DOCUMENT »
════════════════════

P. Zimmer, J. T. McGraw (University of New Mexico), CTI-II Computing Collective Collaboration

The University of New Mexico is currently implementing the CCD/Transit Instrument Version II (CTI-II), a 1.8m meridian-pointing telescope, and equipping it with a modern focal plane array and wide-field optics for deployment at McDonald Observatory. The current design of CTI-II is expected to generate over two hundred gigapixels of image data per night of operation from a one degree wide strip of the sky in five bandpasses. These data will feed both realtime and near-realtime analysis pipelines, the design of which is driven by the principle science projects of CTI-II. However, the goals of these analysis systems are common to many sky surveys: precision astrometry, precision photometry, and the ability to facilitate rapid follow-up observations.

Given the potential of new optics and detectors coupled with a unique, dedicated observing mode, several key science projects have been chosen as drivers of the ultimate design of CTI-II:

Red Star Astrometry -- The data pipeline must accurately and precisely measure stellar positions with respect to existing astrometric standards to well within the inherent systematic optical system errors (< 0.003” rms).

AGN Reverberations -- The CTI-II data system must be able to recover the intensities of AGN cores across a wide dynamic range under varying seeing and background conditions to within the errors expected from the optical system and detectors. Supernova Detection -- A supernova candidate detected by CTI-II enters the cooperating Hobby-Eberly Telescope (HET) field-of-regard after approximately one hour. Therefore, the realtime portion of the data analysis pipeline must identify supernova candidates, characterize them, and alert the astronomer-on-call in less than fifteen minutes, with a very low false positive rate, under varying seeing and background conditions.

We have established grassroots collaborations with the Computer Science and Electrical and Computer Engineering Departments at UNM to help address these challenges, engaging both students and faculty in the design and implementation process.

════════════════════

DATA LINES »
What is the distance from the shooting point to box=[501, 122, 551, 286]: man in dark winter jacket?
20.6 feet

════════════════════

PARTS OF THE EXERCISE »
(a) Answer these questions from the CTI-II text, one per line:
(i) What is the aperture of the CTI-II telescope?
(ii) About how long does it take a supernova candidate detected by CTI-II to enter the Hobby-Eberly Telescope field-of-regard?
(iii) Which UNM departments are named as collaboration partners?
(b) Update the CTI-II text by reproducing the part that opens with the words "AGN Reverberations -- The" and closes with "and background conditions.", replacing "fifteen minutes" with "ten minutes".
(c) Recast the paragraph of the CTI-II text beginning "The University of New Mexico is currently implementing" as a short bulleted list that keeps its main facts.
The material is independent of the CTI-II text.

RESPONSES PER TASK »
(a)
(i) 1.8m
(ii) Approximately one hour
(iii) The Computer Science and Electrical and Computer Engineering Departments

(b)
AGN Reverberations -- The CTI-II data system must be able to recover the intensities of AGN cores across a wide dynamic range under varying seeing and background conditions to within the errors expected from the optical system and detectors. Supernova Detection -- A supernova candidate detected by CTI-II enters the cooperating Hobby-Eberly Telescope (HET) field-of-regard after approximately one hour. Therefore, the realtime portion of the data analysis pipeline must identify supernova candidates, characterize them, and alert the astronomer-on-call in less than ten minutes, with a very low false positive rate, under varying seeing and background conditions.

(c)
- The University of New Mexico is implementing CTI-II, a 1.8m meridian-pointing telescope, with a modern focal plane array and wide-field optics, for deployment at McDonald Observatory.
- It is expected to produce over two hundred gigapixels of image data per night from a one-degree-wide strip of sky in five bandpasses.
- The data will feed realtime and near-realtime analysis pipelines designed around CTI-II's principal science projects.
- Their goals are common to many sky surveys: precision astrometry, precision photometry, and support for rapid follow-up observations.